:: WORK INSTRUCTIONS ::
Quote word for word the stretch of the records below from the line containing "How far removed" through the end of the records, including both of those ends.

[Scene question records]

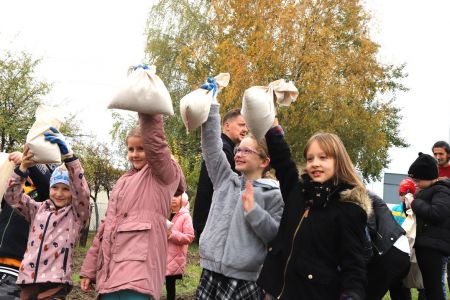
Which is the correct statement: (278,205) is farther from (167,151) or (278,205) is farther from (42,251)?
(42,251)

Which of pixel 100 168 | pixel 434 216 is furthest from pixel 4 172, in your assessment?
pixel 100 168

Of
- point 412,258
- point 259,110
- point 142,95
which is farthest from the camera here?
point 412,258

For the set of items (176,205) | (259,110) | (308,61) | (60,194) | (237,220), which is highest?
A: (308,61)

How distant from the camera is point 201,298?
353cm

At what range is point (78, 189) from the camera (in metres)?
3.85

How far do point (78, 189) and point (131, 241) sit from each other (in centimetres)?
78

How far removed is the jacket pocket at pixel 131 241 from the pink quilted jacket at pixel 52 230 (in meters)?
0.70

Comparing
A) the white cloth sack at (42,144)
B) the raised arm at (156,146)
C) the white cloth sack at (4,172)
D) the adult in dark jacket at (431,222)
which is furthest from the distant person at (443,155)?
the white cloth sack at (4,172)

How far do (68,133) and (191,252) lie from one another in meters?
8.63

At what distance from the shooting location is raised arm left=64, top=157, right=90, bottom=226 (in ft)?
12.3

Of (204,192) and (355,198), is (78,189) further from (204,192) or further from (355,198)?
(355,198)

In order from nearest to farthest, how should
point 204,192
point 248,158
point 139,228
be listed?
1. point 139,228
2. point 248,158
3. point 204,192

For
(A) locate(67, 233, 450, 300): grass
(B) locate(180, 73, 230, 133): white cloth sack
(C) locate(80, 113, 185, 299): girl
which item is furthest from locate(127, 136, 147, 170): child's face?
(A) locate(67, 233, 450, 300): grass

:: TASK ANSWER ::
How far removed is the jacket pocket at pixel 131 241 from the pink quilted jacket at pixel 52 230 (in meters)?
0.70

Comparing
A) the white cloth sack at (42,144)
B) the raised arm at (156,146)
C) the white cloth sack at (4,172)
D) the adult in dark jacket at (431,222)
which is furthest from the distant person at (443,155)?
the white cloth sack at (4,172)

How far do (68,133) and (191,252) lie from one another in meters?
8.63

At what distance from the shooting location is raised arm left=64, top=157, right=90, bottom=226 (in ft)?
12.3

Of (204,192) and (355,198), is (78,189) further from (204,192) or further from (355,198)?
(355,198)

In order from nearest to farthest, how should
point 204,192
point 248,158
point 139,228
be listed?
1. point 139,228
2. point 248,158
3. point 204,192

For
(A) locate(67, 233, 450, 300): grass
(B) locate(180, 73, 230, 133): white cloth sack
(C) locate(80, 113, 185, 299): girl
which item is furthest from locate(127, 136, 147, 170): child's face?
(A) locate(67, 233, 450, 300): grass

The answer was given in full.